SELECTED PASSAGE>
-*-
July 24, 2006 at 5:52 pm
I'm trying to count common items between pairs of sets. Basically, the job is to rationalise redundant sets of items by making appropriate supersets based on sets with high degrees of commonality. In essence, my data table looks something like this:
set1 item1
set1 item2
set1 item3
set2 item4
set3 item5
... ...
setN itemM
The 'items' column includes considerable redundancy. For example, the value of item4 might be identical to that of item1, meaning that this same value is contained in both set1 and set2 (and maybe a lot of other sets). N is ~ 10,000 and M is ~ 60,000.
I want to build an N x N table in which each cell (i,j) contains the percentage of items in set_i that are also contained in set_j. This table would then serve as a lookup during the subsequent rationalisation process.
-*-
Visual spatial reasoning items:

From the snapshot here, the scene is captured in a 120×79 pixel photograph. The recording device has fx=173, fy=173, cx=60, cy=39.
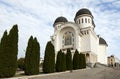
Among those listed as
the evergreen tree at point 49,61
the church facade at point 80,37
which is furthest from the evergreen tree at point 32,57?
the church facade at point 80,37

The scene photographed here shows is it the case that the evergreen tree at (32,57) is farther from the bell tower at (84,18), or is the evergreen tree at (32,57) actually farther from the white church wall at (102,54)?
the white church wall at (102,54)

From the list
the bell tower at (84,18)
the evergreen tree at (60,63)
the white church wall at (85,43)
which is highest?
the bell tower at (84,18)

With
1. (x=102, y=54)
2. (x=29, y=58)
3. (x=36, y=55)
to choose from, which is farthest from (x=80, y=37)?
(x=29, y=58)

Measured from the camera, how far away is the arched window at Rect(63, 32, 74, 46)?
52175 millimetres

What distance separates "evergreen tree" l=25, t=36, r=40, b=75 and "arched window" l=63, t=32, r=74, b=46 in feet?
97.4

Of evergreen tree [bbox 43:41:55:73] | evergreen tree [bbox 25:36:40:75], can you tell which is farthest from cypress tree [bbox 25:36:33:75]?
evergreen tree [bbox 43:41:55:73]

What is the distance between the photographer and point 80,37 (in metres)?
50.5

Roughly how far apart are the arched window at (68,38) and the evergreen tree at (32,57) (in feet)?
97.4

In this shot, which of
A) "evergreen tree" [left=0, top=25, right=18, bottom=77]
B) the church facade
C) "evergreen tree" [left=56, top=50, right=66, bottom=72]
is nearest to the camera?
"evergreen tree" [left=0, top=25, right=18, bottom=77]

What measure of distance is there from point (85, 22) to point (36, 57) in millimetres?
33728

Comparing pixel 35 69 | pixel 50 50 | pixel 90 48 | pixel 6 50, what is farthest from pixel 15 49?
pixel 90 48

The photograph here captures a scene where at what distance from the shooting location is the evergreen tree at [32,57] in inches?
828

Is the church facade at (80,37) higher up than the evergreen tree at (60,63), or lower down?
higher up

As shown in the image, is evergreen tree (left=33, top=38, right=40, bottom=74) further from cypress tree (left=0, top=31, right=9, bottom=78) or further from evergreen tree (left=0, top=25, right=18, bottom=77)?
cypress tree (left=0, top=31, right=9, bottom=78)
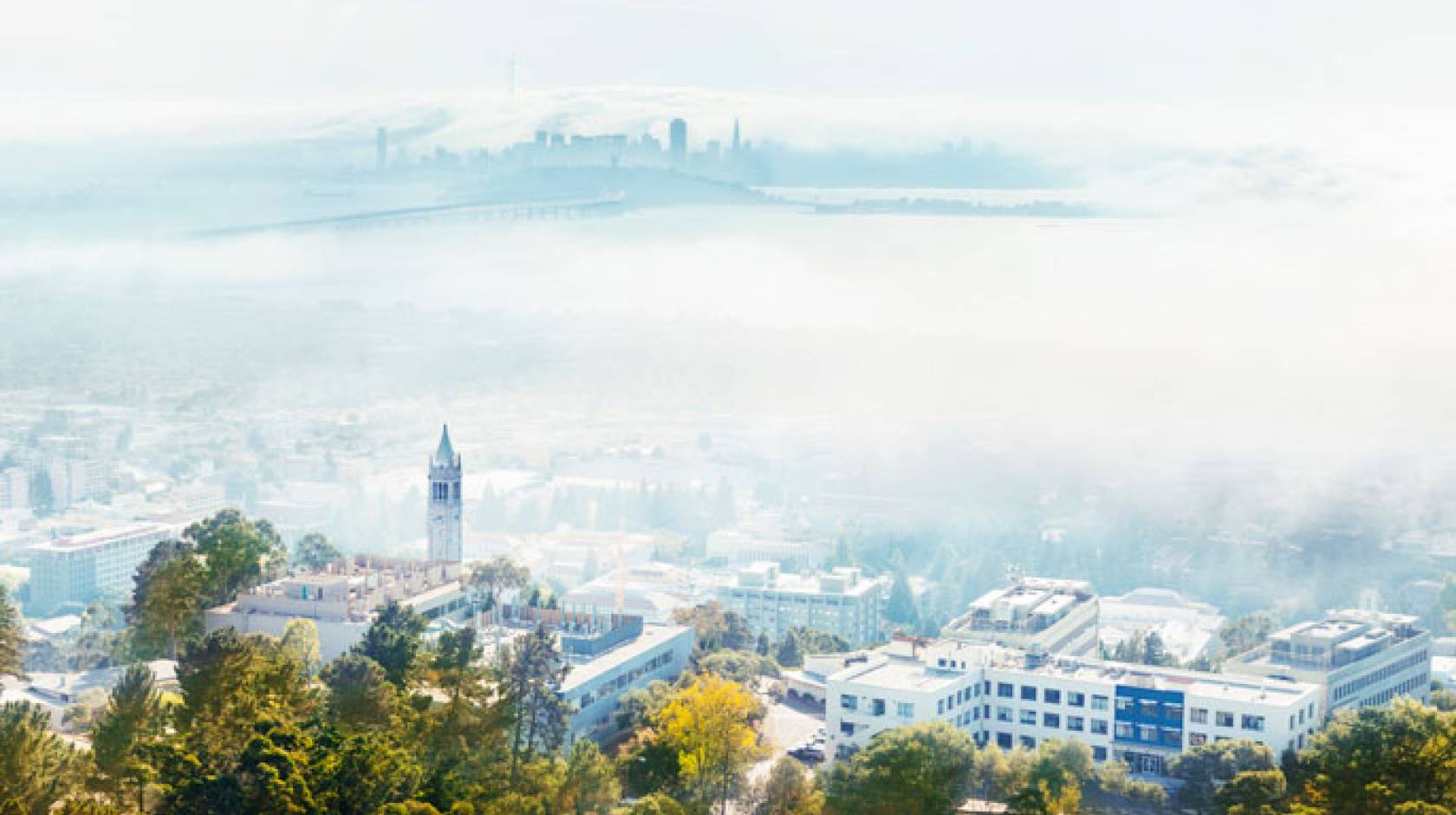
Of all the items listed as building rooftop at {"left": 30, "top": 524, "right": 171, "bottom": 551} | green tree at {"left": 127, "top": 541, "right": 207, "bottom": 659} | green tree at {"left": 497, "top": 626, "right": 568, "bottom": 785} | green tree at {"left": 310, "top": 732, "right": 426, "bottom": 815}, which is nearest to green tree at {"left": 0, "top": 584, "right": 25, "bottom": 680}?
-*-
REQUIRED WORK>
1. In the post on counting common items between sets, what will the N x N table be used for?
2. List every set label that appears in the sample table in the post on counting common items between sets.
3. Please write what comes next in the post on counting common items between sets, starting after its last sentence.

RESPONSES IN ORDER>
1. It will serve as a lookup during the later rationalisation process. In that process, redundant sets are replaced by supersets built from sets with high degrees of commonality.

2. set1, set2, set3, setN

3.
I can write an SQL statement that calculates the number of items from set2 that are common to set1, by hard-coding the values of these fields, but I can't figure out how to do this in a general way (i.e. by rows, or in a single shot for the whole array). I am also unsure of how to populate the table using code (in MS Access).
I suppose someone out there has done something like this, but my search keywords have brought me no joy.
Thanks!
July 25, 2006 at 2:55 am
Will this code do?
-- prepare test data
declare @table table (s int, item int)
insert @table
select 1, 1 union all
select 1, 2 union all
select 1, 3 union all
select 2, 2 union all
select 3, 5
-- do the work
select t1.s s1,
t2.s s2,
1.0 * sum(case when t1.item = t2.item then 1 else 0 end) / count(distinct t1.item) matching
from @table t1
inner join @table t2 on t2.s <> t1.s
group by t1.s,
t2.s
order by t1.s,
t2.s
Good luck! Be aware that this will produce a 100 million row resultset.
N 56°04'39.16"
E 12°55'05.25"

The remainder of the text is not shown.